Do not use special characters in resource type, policy, or policy set names (for example, "my+resource+type"). If you
include special characters, AM returns a 400 Bad Request error. This includes the following special characters:
double quotes ("), plus sign (+), comma (,), less than (<), equals (=), greater than (>),
backslash (\), forward slash (/), semicolon (;), and null (\u0000).
$ curl \
--request PUT \
--header "Content-Type: application/json" \
--header "iPlanetDirectoryPro: AQIC5…" \
--header "Accept-API-Version: resource=1.0" \
--data '{
"name":"My Resource Type",
"uuid":"12345a67-8f0b-123c-45de-6fab78cd01e4"
"actions":{
"LEFT":true,
"RIGHT":true,
"UP":false,
"DOWN":false
},
"patterns":[
"http://device/location/"
]
}' \
"https://openam.example.com:8443/openam/json/realms/root/realms/alpha/resourcetypes/12345a67-8f0b-123c-45de-6fab78cd01e4"
{
"uuid":"12345a67-8f0b-123c-45de-6fab78cd01e4",
"name":"My Resource Type",
"description":null,
"patterns":[
"http://device/location/"
],
"actions":{
"RIGHT":true,
"DOWN":true,
"UP":false,
"LEFT":false
},
"createdBy":"id=amadmin,ou=user,dc=openam,dc=forgerock,dc=org",
"creationDate":1431099940616,
"lastModifiedBy":"id=amadmin,ou=user,dc=openam,dc=forgerock,dc=org",
"lastModifiedDate":1637667798885
}Delete a resource type
To delete a specific resource type in a realm, send an HTTP DELETE request to the /json/realms/root/realms/Realm Name/resourcetypes endpoint, specifying the UUID in the URL.
|
If the realm is not specified in the URL, AM uses the top level realm. |
The iPlanetDirectoryPro header is required and should contain the SSO token of an administrative user,
such as amAdmin, who has access to perform the operation.
$ curl \
--request DELETE \
--header "iPlanetDirectoryPro: AQIC5…" \
--header "Accept-API-Version: resource=1.0" \
"https://openam.example.com:8443/openam/json/realms/root/realms/alpha/resourcetypes/12345a67-8f0b-123c-45de-6fab78cd01e4"

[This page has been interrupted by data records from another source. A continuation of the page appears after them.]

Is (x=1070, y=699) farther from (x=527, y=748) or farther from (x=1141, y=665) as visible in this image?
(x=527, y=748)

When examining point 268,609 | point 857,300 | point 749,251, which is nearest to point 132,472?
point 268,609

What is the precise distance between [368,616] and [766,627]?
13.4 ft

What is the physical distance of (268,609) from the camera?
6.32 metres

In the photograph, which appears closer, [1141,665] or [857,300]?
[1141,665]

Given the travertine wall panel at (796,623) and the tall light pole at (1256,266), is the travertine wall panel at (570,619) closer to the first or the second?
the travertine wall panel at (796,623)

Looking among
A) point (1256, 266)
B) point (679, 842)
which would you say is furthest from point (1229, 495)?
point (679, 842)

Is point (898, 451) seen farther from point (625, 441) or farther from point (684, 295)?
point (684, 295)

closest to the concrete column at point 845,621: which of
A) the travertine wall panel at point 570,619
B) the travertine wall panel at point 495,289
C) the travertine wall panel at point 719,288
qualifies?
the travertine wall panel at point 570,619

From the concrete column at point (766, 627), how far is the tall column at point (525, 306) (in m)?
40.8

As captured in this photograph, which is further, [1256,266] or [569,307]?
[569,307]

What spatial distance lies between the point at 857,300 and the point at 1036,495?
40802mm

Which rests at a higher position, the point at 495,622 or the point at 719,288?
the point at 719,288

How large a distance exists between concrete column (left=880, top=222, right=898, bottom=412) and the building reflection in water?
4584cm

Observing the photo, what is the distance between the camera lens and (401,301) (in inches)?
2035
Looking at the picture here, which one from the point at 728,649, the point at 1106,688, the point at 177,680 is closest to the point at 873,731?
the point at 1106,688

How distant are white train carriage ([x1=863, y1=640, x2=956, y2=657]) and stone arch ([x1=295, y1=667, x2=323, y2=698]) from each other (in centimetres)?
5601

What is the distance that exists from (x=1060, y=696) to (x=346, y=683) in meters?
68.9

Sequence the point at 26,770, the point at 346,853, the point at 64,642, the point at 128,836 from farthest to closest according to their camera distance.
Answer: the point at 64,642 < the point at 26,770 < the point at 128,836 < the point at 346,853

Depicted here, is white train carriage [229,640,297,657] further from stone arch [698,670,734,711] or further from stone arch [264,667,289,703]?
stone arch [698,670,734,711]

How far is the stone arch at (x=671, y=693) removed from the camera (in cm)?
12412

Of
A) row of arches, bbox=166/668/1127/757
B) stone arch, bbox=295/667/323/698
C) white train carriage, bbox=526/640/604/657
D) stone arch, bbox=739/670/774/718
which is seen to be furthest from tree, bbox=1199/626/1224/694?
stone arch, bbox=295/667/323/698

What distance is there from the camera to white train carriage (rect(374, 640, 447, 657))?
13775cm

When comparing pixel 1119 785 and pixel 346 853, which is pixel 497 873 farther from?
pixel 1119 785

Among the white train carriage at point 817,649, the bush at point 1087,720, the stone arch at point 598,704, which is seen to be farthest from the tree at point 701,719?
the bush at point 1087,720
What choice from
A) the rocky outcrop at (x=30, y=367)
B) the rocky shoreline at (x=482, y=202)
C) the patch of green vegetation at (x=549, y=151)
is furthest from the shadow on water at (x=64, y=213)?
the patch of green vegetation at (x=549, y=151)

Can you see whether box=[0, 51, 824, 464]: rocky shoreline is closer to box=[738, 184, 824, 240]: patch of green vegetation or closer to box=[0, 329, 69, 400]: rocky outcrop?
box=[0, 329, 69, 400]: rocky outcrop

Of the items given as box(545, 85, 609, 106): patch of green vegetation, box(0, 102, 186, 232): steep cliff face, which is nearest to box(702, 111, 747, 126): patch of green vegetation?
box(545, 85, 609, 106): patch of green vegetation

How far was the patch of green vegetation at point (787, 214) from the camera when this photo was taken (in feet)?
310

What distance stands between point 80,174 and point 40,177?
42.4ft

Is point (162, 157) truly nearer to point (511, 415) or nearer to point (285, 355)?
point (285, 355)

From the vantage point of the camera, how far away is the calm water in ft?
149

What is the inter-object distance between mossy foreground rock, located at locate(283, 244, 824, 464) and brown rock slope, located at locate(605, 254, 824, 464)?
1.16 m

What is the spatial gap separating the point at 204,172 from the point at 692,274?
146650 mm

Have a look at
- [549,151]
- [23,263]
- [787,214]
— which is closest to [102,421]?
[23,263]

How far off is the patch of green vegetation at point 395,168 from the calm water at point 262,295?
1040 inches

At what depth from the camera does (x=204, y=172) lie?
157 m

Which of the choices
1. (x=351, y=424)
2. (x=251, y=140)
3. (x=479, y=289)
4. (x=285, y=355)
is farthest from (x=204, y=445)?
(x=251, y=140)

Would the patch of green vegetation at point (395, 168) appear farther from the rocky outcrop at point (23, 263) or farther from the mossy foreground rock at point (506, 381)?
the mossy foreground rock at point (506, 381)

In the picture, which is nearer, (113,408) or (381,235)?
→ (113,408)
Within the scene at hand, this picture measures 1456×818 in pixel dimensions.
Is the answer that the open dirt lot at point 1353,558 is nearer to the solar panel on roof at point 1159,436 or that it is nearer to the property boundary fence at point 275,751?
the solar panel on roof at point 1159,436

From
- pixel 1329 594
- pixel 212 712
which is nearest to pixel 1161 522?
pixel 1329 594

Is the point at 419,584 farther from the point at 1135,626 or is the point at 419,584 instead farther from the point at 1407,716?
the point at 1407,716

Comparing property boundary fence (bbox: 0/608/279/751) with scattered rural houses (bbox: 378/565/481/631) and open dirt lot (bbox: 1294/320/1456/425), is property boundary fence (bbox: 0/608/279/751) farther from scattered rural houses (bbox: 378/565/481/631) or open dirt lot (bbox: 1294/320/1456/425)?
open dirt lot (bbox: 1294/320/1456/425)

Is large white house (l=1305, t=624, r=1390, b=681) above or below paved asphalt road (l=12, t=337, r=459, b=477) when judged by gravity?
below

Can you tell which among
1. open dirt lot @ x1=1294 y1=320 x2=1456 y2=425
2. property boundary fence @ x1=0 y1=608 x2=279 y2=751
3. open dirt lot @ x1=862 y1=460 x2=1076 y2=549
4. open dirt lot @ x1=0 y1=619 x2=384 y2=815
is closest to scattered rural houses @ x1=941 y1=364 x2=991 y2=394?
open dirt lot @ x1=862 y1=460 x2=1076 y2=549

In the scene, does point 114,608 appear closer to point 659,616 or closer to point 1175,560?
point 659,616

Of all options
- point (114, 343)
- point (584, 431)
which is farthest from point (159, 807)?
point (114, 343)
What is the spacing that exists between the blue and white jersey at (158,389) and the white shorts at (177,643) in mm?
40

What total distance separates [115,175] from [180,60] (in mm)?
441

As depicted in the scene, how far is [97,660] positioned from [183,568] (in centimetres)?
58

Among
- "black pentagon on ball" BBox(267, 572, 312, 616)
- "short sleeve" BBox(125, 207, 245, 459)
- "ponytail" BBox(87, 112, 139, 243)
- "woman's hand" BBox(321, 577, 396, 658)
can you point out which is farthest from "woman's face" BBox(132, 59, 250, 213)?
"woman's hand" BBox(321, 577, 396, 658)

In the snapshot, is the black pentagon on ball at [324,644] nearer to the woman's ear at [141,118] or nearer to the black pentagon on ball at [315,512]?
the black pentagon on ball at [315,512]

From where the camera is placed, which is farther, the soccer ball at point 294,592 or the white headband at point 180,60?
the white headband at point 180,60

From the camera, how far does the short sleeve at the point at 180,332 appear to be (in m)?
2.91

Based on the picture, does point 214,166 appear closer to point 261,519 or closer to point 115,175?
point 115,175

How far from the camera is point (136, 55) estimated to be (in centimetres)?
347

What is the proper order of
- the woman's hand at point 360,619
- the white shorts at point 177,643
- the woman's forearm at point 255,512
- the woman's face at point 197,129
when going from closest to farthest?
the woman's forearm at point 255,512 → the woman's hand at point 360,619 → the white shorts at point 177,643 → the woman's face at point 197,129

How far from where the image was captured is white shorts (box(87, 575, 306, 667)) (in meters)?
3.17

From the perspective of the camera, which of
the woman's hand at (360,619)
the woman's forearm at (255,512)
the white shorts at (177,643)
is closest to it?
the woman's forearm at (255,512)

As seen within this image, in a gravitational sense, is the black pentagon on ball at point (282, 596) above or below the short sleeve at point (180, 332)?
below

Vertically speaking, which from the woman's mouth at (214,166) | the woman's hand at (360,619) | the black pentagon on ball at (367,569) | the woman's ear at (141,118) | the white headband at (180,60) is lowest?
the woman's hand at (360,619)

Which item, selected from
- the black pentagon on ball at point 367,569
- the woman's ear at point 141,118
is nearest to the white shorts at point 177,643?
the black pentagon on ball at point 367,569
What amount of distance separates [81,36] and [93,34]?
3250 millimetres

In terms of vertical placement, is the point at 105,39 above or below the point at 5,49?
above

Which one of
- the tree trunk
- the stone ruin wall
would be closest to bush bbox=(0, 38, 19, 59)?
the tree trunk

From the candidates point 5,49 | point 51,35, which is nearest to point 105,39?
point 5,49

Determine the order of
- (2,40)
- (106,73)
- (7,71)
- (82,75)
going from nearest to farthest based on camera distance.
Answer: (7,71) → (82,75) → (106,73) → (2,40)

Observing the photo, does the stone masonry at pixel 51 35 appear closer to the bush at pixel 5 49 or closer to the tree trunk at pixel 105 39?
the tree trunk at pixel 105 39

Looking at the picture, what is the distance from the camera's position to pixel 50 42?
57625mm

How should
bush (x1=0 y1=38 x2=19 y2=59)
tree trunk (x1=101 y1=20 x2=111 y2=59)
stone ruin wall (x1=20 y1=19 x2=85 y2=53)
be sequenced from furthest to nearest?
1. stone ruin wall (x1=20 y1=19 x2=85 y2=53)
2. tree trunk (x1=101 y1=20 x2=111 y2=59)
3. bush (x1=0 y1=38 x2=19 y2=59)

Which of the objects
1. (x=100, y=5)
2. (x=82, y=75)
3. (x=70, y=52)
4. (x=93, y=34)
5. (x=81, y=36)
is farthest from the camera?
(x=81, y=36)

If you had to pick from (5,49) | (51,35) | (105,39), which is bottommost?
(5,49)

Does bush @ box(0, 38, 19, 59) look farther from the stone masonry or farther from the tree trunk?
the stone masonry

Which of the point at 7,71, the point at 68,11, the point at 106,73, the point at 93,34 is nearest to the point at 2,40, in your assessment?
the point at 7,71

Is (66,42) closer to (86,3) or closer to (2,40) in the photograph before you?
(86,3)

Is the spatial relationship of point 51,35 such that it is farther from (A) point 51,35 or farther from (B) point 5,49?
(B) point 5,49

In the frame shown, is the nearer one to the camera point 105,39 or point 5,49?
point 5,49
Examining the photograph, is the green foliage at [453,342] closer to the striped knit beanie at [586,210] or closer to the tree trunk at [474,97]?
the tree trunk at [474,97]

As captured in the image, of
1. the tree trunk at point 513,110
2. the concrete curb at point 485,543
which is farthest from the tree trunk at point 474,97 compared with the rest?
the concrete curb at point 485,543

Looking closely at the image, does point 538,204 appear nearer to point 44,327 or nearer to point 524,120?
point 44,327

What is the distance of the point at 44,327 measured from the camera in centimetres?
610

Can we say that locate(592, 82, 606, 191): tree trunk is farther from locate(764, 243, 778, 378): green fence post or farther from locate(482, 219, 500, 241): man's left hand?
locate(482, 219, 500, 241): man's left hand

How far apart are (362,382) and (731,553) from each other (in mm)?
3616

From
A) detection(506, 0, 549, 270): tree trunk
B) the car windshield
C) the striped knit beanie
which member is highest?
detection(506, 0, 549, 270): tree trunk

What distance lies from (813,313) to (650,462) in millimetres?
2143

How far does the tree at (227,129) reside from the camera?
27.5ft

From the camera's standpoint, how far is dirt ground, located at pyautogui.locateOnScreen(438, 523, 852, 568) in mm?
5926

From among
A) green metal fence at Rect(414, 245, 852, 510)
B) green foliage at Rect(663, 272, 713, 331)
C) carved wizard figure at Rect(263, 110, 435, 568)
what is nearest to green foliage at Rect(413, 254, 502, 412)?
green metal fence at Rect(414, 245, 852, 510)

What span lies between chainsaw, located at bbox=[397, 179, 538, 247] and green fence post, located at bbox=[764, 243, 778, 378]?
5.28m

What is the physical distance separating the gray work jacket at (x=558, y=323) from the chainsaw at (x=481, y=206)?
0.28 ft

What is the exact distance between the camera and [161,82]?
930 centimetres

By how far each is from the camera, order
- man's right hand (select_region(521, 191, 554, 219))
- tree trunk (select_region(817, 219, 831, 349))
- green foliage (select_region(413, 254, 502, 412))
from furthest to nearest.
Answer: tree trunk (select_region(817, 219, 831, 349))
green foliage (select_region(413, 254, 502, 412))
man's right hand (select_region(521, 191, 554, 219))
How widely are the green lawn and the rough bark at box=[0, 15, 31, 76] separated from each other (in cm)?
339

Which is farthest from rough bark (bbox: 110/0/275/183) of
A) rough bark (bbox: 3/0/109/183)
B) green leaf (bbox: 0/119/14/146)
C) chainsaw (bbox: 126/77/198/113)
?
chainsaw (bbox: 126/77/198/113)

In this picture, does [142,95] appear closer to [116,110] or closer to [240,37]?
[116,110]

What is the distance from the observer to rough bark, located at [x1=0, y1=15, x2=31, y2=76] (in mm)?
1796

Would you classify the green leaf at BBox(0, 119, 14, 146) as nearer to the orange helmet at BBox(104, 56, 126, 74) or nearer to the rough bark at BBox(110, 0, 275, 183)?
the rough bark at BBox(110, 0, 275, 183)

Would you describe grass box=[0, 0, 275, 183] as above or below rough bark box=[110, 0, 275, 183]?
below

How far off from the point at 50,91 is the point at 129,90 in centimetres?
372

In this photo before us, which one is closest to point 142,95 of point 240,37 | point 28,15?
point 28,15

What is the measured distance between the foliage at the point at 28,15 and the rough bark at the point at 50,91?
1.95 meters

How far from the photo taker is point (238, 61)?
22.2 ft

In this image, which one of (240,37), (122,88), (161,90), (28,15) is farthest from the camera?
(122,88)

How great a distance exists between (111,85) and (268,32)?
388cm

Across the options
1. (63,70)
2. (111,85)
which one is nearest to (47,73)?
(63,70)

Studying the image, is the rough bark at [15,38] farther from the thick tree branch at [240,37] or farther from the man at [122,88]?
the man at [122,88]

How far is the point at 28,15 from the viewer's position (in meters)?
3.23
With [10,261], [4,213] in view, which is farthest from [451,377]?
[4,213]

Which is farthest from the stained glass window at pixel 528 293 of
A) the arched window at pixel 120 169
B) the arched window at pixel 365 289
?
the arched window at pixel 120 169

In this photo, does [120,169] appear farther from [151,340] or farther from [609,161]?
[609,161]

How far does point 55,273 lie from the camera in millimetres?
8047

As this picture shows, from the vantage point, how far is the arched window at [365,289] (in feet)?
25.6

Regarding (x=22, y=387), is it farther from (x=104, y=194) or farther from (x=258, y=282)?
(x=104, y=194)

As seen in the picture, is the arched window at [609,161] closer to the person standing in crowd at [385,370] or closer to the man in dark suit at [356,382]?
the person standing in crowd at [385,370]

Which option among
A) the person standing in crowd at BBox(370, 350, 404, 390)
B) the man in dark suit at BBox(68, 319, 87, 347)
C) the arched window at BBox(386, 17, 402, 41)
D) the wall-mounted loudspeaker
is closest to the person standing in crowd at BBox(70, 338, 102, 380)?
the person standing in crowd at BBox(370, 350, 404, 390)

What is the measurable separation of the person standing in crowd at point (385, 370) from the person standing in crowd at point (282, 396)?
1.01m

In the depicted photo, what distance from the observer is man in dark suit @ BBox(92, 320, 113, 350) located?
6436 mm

{}You can only delete resource types that are not being used by a policy set or policy. If you attempt to delete a resource type that is in use, AM returns an HTTP 409 Conflict status code, with a message such as:
{
"code": 409,
"reason": "Conflict",
"message": "Unable to remove resource type 12345a67-8f0b-123c-45de-6fab78cd01e4 because it is
referenced in the policy model."
}
Remove the resource type from any associated policy sets or policies before you delete it.